>computing the exact gradient using calculus

First of all, gradient computation with back-prop (aka reverse-mode automatic differentiation) is exact to numerical precision (except for edge-cases that are not relevant here) so it's not about the way of computing the gradient.

What Andrej is trying to tell is that when you create a model, you have freedom of design in the shape of the loss function. And that in this design what matters for learning is not so much the value of the loss function, but its slopes, and curvature (peaks and valleys).

The problematic case being flat valleys, surrounded by straight cliffs, (picture the grand canyon).

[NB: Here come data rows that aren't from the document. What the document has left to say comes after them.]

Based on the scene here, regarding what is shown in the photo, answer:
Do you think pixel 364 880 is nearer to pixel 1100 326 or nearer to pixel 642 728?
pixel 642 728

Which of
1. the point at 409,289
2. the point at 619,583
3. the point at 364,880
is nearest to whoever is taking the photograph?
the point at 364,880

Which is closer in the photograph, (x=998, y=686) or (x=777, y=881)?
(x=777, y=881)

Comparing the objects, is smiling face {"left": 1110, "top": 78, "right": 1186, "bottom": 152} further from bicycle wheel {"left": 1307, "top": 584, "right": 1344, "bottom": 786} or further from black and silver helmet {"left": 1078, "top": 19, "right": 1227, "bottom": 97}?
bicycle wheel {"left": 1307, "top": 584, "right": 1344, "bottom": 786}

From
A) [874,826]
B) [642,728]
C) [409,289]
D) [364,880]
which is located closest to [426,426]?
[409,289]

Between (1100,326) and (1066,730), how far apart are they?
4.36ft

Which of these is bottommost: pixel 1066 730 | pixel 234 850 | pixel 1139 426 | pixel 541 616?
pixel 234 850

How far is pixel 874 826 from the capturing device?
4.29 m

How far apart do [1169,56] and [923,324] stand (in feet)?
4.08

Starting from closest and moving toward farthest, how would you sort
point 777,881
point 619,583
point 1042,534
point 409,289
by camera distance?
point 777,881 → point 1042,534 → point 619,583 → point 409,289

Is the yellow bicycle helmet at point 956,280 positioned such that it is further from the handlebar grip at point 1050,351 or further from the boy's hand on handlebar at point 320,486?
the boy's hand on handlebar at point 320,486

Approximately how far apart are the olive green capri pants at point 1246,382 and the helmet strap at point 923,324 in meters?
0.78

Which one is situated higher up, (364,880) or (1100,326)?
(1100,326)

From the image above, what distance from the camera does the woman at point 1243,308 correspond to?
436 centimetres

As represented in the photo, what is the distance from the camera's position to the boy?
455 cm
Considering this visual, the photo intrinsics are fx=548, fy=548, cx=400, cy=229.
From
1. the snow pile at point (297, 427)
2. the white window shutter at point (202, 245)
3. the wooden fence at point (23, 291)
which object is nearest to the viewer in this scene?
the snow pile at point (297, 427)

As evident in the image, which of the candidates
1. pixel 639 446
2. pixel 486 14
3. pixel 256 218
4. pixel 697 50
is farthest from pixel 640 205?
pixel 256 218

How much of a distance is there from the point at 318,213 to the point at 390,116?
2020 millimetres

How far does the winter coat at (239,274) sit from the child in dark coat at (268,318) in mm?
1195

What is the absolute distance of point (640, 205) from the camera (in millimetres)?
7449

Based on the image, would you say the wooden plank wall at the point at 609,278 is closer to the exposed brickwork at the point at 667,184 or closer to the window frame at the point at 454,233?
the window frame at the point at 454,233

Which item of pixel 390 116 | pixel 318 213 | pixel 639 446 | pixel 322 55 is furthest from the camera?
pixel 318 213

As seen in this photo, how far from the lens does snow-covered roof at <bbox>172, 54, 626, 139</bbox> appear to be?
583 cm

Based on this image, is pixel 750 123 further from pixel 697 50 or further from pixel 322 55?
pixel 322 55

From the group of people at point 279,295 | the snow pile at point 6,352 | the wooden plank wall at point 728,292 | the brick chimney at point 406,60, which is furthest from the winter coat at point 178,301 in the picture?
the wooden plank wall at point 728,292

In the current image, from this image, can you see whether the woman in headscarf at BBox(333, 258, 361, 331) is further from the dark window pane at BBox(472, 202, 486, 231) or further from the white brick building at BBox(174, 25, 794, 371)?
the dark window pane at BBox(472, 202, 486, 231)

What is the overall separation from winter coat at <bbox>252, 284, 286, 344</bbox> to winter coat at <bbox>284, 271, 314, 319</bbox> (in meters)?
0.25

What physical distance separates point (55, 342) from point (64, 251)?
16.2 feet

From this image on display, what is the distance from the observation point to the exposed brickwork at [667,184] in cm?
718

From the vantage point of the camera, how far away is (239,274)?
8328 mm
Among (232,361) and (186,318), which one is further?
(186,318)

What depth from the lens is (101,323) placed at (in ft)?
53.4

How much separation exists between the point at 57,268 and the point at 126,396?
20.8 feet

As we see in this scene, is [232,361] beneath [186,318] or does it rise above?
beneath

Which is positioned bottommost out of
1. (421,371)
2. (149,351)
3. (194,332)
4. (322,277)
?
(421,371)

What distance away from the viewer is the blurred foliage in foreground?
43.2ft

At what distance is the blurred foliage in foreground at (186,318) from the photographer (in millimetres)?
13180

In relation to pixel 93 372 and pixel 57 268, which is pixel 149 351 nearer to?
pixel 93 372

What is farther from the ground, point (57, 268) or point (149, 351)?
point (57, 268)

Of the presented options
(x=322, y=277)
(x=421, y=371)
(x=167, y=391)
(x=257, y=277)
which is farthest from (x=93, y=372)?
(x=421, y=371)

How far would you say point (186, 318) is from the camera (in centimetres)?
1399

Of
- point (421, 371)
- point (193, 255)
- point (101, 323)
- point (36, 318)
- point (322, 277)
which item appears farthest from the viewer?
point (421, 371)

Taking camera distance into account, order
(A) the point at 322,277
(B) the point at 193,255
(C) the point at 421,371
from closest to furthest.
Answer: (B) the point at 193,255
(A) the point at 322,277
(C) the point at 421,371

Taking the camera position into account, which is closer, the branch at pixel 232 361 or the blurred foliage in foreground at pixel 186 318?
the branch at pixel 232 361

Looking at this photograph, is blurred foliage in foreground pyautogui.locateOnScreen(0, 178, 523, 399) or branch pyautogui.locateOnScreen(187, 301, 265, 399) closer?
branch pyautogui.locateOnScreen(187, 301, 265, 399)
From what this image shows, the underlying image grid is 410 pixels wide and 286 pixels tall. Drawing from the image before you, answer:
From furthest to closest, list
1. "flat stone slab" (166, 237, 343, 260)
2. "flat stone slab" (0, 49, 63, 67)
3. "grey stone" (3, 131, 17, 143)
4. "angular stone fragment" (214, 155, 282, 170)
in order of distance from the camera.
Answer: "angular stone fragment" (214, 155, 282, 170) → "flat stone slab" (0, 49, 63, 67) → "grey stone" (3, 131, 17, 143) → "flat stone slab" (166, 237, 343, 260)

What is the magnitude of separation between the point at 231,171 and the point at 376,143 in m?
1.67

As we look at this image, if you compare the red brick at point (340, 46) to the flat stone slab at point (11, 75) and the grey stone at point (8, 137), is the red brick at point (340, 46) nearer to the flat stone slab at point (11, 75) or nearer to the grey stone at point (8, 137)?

Advanced optimizers in deep learning like "Adam", are still first-order, with diagonal approximation of the curvature, which mean the optimizer in addition to the gradient it has an estimate of the scale sensitivity of each parameter independently. So the cheap thing it can reasonably do is modulate the gradient with this scale.

The length of the gradient vector, being often problematic, what optimizers would usually do was something called "line-search", which is determine the optimal step-size along this direction. But the cost of doing that is usually between 10-100 evaluation of the cost function which is often not worth the effort in the noisy stochastic context, compared to just taking a smaller step multiple times.

Higher-order optimizers necessitate that the loss function is twice differentiable, so non-linearities like relu, which are cheap to calculate can't be used.

Lower-order global optimizers don't even necessitate the gradient, which is useful when the energy-function landscape has lots of local minima, (picture an egg-box).